PROVIDED TEXT:
Much of this has to be done by the school, because, to be really effective, outdoor learning has to complement and chime with the curriculum. But parents can start by not being too directive and allowing children to discover things for themselves. So instead of saying to really young children, “We’re going there and we’ll do this and see so and so…”, say, “We’re going on a journey, but we won’t know what we’ll see or who we’ll meet…”. All the latest research suggests feedback and open-ended questions help develop critical
thinking abilities.

On a walk, point out things, ask children who they think put that building there or how tall they think that tree will grow. It sounds basic enough – and it is. But it is amazing how inventive even the youngest child can be with their environment given the opportunity. For instance, in the past I’ve asked groups of three- or four-year-olds to build a house for a mouse, which they tend to find easy. Then I ask them to build one for a worm. After a few puzzled looks they argue and persuade and work out that a house for a worm needs water because it’s slimy. A simple outdoors task has taught them to use deductive reasoning, ingenuity, teamwork and the art of negotiation.

[Rows from a spatial reasoning dataset]

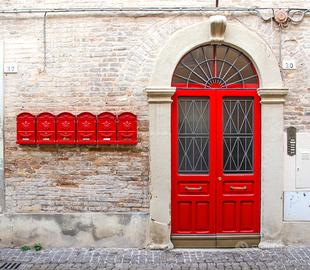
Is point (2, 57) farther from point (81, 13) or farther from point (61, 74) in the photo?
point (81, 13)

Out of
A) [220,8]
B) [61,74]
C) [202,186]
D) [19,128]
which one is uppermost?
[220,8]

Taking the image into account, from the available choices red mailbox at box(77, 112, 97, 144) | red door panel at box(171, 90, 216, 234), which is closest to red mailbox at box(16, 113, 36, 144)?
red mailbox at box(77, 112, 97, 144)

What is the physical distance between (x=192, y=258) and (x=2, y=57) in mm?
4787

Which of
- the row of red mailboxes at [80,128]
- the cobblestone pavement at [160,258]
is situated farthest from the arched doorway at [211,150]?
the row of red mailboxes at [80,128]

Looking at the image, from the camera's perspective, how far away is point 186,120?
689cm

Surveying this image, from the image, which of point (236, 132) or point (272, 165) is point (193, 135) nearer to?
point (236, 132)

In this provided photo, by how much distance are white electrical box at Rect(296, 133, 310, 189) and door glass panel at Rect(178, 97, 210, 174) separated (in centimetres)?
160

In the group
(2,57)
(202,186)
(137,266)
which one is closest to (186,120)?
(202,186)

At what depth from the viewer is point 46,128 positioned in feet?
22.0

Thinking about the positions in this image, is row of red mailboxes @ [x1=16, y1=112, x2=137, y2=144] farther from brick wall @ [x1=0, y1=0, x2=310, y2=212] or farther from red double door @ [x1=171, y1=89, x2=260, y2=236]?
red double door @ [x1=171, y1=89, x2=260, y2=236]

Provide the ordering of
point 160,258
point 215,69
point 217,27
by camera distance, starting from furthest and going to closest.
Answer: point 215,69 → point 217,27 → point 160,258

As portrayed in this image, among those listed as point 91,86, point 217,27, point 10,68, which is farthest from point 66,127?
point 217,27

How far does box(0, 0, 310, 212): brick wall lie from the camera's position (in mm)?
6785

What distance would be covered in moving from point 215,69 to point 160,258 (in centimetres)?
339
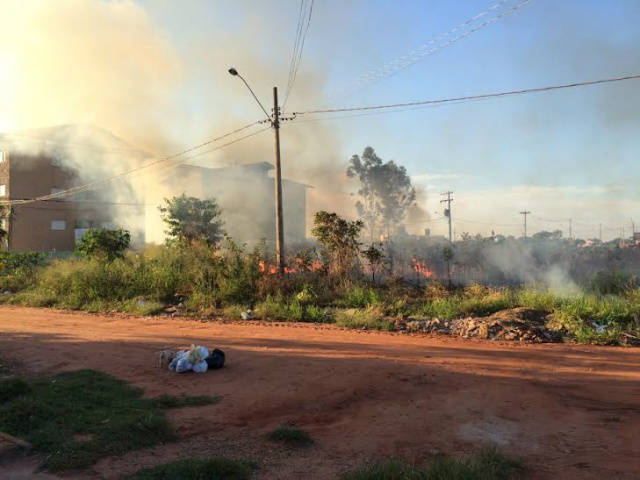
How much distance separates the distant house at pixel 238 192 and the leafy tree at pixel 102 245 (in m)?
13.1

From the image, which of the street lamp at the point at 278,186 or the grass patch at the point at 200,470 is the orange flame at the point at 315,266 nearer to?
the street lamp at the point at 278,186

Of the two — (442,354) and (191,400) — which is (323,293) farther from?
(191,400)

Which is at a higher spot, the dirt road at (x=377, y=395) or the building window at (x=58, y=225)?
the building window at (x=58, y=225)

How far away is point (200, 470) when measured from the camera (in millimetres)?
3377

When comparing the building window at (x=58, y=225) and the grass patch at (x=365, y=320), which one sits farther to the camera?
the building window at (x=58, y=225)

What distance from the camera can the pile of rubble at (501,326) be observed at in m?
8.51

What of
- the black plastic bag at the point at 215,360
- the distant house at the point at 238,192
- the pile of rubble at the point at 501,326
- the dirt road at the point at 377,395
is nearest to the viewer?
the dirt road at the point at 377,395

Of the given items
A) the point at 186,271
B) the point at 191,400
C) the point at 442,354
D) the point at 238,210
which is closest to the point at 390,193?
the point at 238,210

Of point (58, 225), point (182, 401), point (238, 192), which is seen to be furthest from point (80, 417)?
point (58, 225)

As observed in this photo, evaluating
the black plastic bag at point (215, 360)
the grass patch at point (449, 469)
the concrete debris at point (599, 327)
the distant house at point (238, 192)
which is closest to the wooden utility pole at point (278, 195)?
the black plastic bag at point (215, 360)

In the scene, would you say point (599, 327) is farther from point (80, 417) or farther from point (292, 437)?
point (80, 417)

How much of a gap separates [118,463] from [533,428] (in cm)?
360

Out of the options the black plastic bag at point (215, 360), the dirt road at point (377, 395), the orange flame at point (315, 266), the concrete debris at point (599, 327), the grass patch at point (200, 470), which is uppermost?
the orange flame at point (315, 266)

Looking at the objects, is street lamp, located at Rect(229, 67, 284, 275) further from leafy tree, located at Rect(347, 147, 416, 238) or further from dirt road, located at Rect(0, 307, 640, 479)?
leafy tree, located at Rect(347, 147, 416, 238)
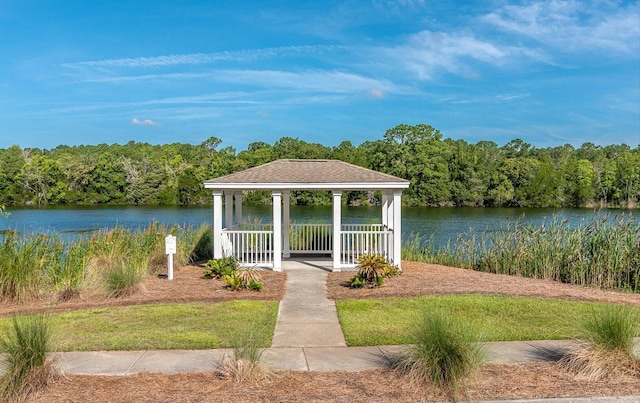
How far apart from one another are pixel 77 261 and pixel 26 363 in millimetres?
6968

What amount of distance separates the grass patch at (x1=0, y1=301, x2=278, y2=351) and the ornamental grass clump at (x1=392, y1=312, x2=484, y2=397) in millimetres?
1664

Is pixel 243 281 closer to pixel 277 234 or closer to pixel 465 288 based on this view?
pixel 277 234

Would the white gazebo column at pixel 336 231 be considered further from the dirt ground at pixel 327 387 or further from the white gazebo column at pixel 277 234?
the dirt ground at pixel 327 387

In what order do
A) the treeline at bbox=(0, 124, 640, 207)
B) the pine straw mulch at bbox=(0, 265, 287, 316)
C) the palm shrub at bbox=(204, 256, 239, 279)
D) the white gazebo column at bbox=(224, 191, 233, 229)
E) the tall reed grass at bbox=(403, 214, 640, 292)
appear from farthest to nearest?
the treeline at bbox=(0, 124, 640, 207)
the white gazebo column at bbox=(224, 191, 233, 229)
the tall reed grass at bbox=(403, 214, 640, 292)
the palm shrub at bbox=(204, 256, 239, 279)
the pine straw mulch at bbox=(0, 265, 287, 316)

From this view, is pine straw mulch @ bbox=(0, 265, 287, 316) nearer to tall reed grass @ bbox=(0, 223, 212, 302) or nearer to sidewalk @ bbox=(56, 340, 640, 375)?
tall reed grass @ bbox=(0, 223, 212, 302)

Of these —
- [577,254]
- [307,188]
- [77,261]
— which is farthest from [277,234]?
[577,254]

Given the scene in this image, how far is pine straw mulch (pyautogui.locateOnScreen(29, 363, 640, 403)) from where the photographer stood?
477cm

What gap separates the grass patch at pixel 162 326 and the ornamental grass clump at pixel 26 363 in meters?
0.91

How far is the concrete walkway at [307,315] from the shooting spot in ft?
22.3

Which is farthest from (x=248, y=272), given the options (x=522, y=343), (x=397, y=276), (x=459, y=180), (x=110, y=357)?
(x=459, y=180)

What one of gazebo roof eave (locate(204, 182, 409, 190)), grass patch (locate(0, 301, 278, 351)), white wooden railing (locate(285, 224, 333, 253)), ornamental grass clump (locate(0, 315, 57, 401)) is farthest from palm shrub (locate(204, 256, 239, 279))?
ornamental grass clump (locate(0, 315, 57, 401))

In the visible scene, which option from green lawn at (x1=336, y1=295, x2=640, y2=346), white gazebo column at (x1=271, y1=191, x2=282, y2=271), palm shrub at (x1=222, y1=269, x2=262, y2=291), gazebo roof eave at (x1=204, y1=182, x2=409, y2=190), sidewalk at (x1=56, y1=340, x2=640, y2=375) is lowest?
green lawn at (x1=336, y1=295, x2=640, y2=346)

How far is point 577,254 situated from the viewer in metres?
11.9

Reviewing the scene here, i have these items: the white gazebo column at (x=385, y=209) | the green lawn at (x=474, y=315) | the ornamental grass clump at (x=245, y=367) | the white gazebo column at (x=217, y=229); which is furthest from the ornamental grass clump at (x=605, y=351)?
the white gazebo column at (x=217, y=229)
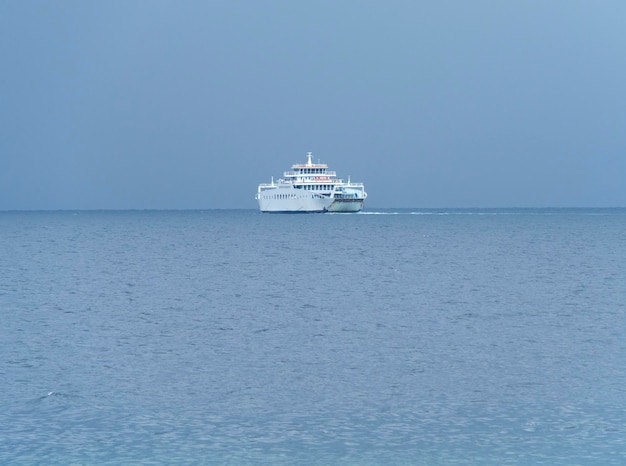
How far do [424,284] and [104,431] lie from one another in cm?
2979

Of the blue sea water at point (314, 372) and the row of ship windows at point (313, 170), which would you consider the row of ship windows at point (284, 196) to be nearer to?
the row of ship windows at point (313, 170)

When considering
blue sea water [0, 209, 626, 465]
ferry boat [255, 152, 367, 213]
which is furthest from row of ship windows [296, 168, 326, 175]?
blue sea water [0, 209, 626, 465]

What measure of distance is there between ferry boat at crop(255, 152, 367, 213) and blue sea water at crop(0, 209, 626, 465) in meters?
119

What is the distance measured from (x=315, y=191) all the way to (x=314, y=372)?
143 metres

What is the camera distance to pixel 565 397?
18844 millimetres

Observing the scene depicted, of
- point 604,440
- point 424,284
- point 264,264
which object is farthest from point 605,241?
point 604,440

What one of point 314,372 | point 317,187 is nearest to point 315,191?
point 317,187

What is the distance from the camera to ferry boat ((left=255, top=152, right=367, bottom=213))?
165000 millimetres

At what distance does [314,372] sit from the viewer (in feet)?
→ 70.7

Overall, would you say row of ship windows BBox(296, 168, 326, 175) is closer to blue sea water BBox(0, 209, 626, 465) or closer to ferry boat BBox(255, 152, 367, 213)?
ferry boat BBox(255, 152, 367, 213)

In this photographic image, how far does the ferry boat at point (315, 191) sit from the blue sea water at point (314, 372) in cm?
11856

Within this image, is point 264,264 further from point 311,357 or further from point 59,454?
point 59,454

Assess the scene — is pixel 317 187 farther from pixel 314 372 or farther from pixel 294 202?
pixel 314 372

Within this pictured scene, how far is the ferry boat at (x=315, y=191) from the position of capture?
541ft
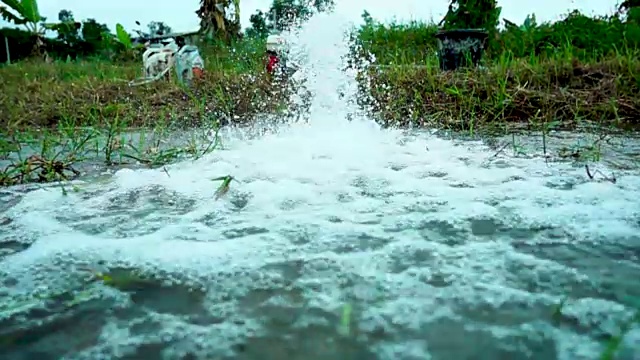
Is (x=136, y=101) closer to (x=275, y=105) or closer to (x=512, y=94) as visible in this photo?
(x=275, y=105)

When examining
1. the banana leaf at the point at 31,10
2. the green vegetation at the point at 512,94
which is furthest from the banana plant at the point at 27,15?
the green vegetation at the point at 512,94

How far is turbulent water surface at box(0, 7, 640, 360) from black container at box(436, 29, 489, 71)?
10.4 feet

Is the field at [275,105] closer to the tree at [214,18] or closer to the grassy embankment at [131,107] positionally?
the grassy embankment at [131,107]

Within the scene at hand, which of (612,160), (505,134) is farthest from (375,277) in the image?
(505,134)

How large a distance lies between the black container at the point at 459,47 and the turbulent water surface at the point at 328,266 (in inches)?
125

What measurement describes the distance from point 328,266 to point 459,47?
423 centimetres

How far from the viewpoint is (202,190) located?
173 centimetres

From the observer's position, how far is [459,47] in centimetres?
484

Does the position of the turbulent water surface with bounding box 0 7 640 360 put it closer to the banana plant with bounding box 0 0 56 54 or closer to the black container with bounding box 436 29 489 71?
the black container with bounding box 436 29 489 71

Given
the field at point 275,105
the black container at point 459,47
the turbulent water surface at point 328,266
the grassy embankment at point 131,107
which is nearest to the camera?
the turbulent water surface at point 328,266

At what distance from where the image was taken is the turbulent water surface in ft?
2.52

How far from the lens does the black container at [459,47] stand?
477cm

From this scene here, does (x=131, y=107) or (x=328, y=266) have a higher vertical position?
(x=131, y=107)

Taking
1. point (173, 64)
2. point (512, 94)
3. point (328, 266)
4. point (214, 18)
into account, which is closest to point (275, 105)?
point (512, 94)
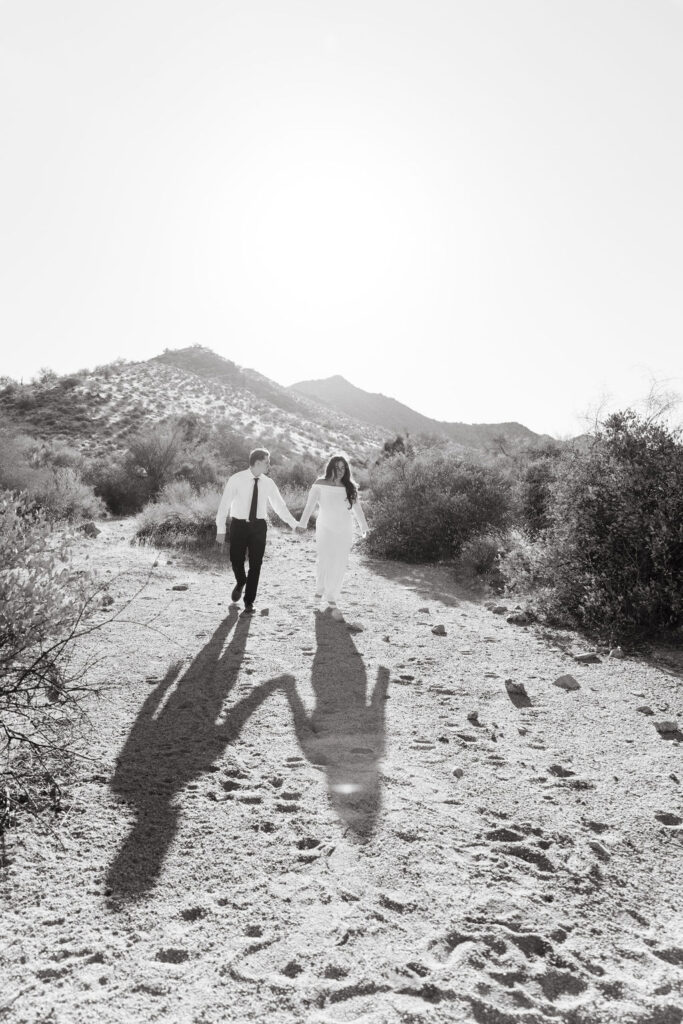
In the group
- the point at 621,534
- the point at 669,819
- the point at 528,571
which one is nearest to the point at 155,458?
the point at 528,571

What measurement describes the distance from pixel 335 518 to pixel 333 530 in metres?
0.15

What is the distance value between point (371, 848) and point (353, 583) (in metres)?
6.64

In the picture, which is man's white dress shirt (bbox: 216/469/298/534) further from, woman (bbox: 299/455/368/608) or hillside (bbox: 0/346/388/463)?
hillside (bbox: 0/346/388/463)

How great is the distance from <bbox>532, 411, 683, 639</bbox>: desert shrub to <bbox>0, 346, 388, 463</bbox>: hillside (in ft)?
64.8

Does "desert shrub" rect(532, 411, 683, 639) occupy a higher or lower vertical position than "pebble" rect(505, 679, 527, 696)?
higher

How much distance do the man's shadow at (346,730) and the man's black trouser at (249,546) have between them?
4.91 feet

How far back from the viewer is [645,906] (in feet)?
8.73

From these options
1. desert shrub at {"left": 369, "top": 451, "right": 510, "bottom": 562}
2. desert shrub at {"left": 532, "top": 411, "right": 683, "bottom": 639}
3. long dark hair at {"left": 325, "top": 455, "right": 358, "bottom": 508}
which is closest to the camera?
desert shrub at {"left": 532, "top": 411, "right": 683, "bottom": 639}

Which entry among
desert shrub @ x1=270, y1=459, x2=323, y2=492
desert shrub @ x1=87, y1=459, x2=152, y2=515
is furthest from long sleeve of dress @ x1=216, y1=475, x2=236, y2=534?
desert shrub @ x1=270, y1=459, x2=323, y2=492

PROMPT 1: In the passage on outdoor learning, what do the young children conclude a house for a worm needs?
PROMPT 2: Reproduce the passage on outdoor learning from "On a walk, point" up to and including "art of negotiation.".

EXERCISE OUTPUT 1: Water, because a worm is slimy.

EXERCISE OUTPUT 2:
On a walk, point out things, ask children who they think put that building there or how tall they think that tree will grow. It sounds basic enough – and it is. But it is amazing how inventive even the youngest child can be with their environment given the opportunity. For instance, in the past I’ve asked groups of three- or four-year-olds to build a house for a mouse, which they tend to find easy. Then I ask them to build one for a worm. After a few puzzled looks they argue and persuade and work out that a house for a worm needs water because it’s slimy. A simple outdoors task has taught them to use deductive reasoning, ingenuity, teamwork and the art of negotiation.